The coyote knew he’d returned before I did. I saw him at the edge of the forest, watching the Roman Luck path. Leaf smiled when he saw the both of us waiting for him, the coyote and me.

Later, after he’d hugged Mim and Bee Lee and let Felix introduce his girlfriend and played Follow the Screams with the twins and Peach . . . he went to her. I left them alone for a while, but in the end I had to see. I snuck over to the Gold Apple Mine, hiding in the shadows like I used to. They were there, sitting by the creek, watching the setting sun, shoulder to shoulder, blond and red.





LEAF.

“So this is how you live now?” he asked.

I felt his eyes on me, on my back, cutting through my clothes, scorching my skin.

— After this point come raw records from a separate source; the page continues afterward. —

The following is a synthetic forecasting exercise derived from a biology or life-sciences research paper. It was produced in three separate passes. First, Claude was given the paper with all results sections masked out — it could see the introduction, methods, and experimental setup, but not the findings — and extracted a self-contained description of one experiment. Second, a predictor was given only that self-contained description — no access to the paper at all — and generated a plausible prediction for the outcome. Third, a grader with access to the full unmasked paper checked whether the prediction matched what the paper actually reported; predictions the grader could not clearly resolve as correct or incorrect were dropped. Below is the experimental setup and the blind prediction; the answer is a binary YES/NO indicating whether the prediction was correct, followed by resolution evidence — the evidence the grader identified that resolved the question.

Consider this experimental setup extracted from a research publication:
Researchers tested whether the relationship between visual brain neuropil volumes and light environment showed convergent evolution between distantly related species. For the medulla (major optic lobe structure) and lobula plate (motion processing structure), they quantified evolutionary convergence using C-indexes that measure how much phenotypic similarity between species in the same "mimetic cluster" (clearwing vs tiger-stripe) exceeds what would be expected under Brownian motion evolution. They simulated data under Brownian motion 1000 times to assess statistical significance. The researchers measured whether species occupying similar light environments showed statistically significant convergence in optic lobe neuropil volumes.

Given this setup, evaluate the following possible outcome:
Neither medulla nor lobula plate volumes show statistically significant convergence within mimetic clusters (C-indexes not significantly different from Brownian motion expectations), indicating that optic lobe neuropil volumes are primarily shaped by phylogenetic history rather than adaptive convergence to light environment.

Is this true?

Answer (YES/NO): NO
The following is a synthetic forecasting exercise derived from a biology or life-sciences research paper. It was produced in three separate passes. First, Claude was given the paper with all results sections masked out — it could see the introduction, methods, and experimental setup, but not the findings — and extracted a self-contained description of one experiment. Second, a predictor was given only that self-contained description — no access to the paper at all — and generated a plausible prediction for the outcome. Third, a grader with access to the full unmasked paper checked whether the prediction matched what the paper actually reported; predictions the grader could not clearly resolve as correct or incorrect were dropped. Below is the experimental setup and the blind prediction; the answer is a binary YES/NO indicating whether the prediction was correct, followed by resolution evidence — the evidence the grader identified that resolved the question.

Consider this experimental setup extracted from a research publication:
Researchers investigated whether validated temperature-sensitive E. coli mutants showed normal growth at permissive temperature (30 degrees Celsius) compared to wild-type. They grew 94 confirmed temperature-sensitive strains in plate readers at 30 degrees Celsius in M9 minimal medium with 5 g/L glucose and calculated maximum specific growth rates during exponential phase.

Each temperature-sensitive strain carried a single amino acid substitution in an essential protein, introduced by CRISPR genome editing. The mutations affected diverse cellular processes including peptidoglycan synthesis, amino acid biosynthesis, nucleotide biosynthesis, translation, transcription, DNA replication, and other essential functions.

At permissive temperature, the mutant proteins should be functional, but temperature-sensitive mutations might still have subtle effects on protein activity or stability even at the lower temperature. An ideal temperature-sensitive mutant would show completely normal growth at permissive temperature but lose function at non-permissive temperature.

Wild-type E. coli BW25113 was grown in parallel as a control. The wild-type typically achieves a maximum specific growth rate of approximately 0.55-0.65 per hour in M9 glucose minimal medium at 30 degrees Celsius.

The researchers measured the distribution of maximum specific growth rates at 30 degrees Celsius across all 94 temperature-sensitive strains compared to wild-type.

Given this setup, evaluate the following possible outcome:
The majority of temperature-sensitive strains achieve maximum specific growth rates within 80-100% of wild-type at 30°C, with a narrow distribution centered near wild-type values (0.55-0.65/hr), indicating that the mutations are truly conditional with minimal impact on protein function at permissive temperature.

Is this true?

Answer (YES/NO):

I looked at him over my shoulder. He was leaning against the doorframe of the old Gold Apple Mine, red hair and freckles and bony limbs, watching me start a fire. I smiled, a real Poppy smile, not any of those fake smiles I’d been using for so many years.

“Yes,” I said. “I figured it out. I figured myself out.”

Leaf laughed. He laughed, deep and bright, like he’d never done before, not with me anyway.

“Prove it,” he said.

And I did.





I WAS READING by the apple trees, bare feet in the green grass, when I heard the rumble. I looked up. Black clouds rolling in.